As a quick refresher, the "disaster" of Hurricane Katrina was not the hurricane. While there was fear at one point that it would make landfall as a Category 5 storm, it actually came in as a Category 3 and veered north of city. The flooding that followed was caused by failures in the levees that surround the city. That was an engineering probem. But as the water rose, deeper and more sinister issues came to the surface. With almost all power and telecommunications cut off, residents were forced to rely on radio and face-to-face communication to figure how and where to get help. People were going to the Superdome, to the convention center, or sheltering in place.
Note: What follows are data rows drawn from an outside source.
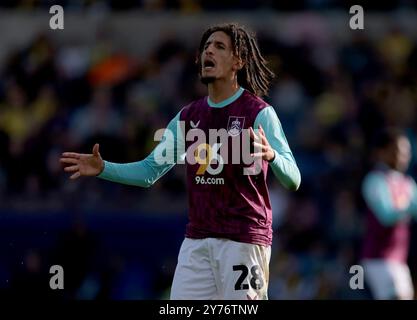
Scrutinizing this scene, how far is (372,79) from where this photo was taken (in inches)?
661

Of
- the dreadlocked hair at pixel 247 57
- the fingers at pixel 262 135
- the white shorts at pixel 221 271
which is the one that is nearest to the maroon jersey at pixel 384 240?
the dreadlocked hair at pixel 247 57

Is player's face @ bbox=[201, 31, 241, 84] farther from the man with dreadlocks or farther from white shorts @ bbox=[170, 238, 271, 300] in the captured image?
white shorts @ bbox=[170, 238, 271, 300]

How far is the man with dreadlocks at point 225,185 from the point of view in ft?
26.1

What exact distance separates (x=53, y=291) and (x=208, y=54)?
5.46 meters

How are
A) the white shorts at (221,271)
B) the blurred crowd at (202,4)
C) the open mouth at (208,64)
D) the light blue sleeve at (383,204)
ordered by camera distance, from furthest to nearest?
the blurred crowd at (202,4) < the light blue sleeve at (383,204) < the open mouth at (208,64) < the white shorts at (221,271)

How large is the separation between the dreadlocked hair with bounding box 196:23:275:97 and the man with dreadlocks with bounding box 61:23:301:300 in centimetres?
1

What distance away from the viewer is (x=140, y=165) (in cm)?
850

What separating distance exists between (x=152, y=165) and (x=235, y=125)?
0.75m

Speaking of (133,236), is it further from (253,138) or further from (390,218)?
(253,138)

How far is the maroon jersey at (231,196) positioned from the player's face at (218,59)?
23cm

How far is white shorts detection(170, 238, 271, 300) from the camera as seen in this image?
7945 mm

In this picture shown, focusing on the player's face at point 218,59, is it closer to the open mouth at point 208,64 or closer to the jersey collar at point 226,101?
the open mouth at point 208,64

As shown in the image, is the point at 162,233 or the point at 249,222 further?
the point at 162,233
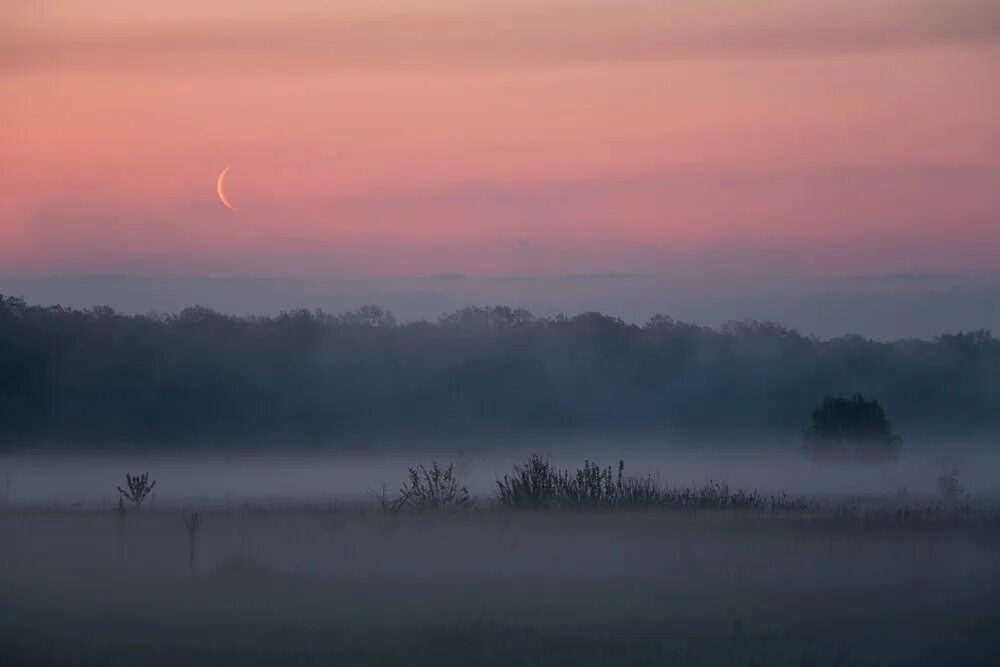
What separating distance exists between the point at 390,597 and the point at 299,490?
25047mm

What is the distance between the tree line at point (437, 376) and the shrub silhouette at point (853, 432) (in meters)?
23.6

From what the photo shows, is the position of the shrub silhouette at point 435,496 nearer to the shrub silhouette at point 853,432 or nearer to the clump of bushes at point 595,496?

But no matter where they went, basic supplies like food and water were largely unavailable.
With the federal response virtually nonexistent for days, the news media focused relentlessly and almost exclusively on stories of looting, property damage, violence, and rape—including stories about the rape of young children. By ignoring the larger issues and focusing on alleged acts of human depravity, the media actively made the problem worse. Humanitarian groups like the Red Cross further delayed their relief efforts based on the belief that the city was unsafe to enter.
But here's the thing: those stories simply weren't true. Some were based on unsubstantiated rumors, while others were demonstrably false. There were "reports" that groups of armed men were shooting at rescue helicopters—yet no helicopters came back with bullet holes. There were "reports" that widespread gun violence, murder, and sexual assault was happening at the places of refuge—but in later accounting, very few such incidents were verified. In fact, people sheltering at the convention center said that they felt the most threatened by National Guardsmen, who were position on the upper levels of the building like snipers.
This disconnect between the national news narrative and the account of people on the ground is where Floodlines and its narrator, Vann R. Newkirk II, are at their best. The series as a whole focuses on everyday people who survived Katrina and its aftermath, giving us their perspectives on the storm and how it has impacted their lives since. By structuring the podcast around these individual narratives, Floodlines does the work that other media outlets refused to: actually listening to the city's residents and treating them as complex, thoughtful people. And in doing so, the show exposes just how toxic the narrative around Black violence and property destruction is in this country. At one point, reflecting on the portrayal of Black New Orleanians as violent "animals," or "the worst of humanity," the podcast asks us to consider not only why these stories were reported, but why anyone, journalist or otherwise, would believe them. This is racism laid most bare: the belief that some people are less than human.
Part of the reason Floodlines is so effective is that Vann Newkirk does such a wonderful job taking us through the story. The show is extremely well written, which is to say that it feels written, in a good way. This is not someone pretending to be your friend and letting you in on a little secret, nor is it someone pretending not to know the beats in their own story and feigning surprise at every turn. As a listener, I'm so fatigued by both of those modes that it felt downright refreshing to hear someone who was obviously reading well-written lines.
Here in 2020, it's alarming and saddening if not completely surprising to see that the issues Hurricane Katrina laid bare are back: how the federal government treats Black Americans; how private property is valued over human life; how white Americans view people of color crying out for help. The difference, of course, is that our current disasters cannot be blamed on a weather system.
So go listen to Floodlines and let me know what you think.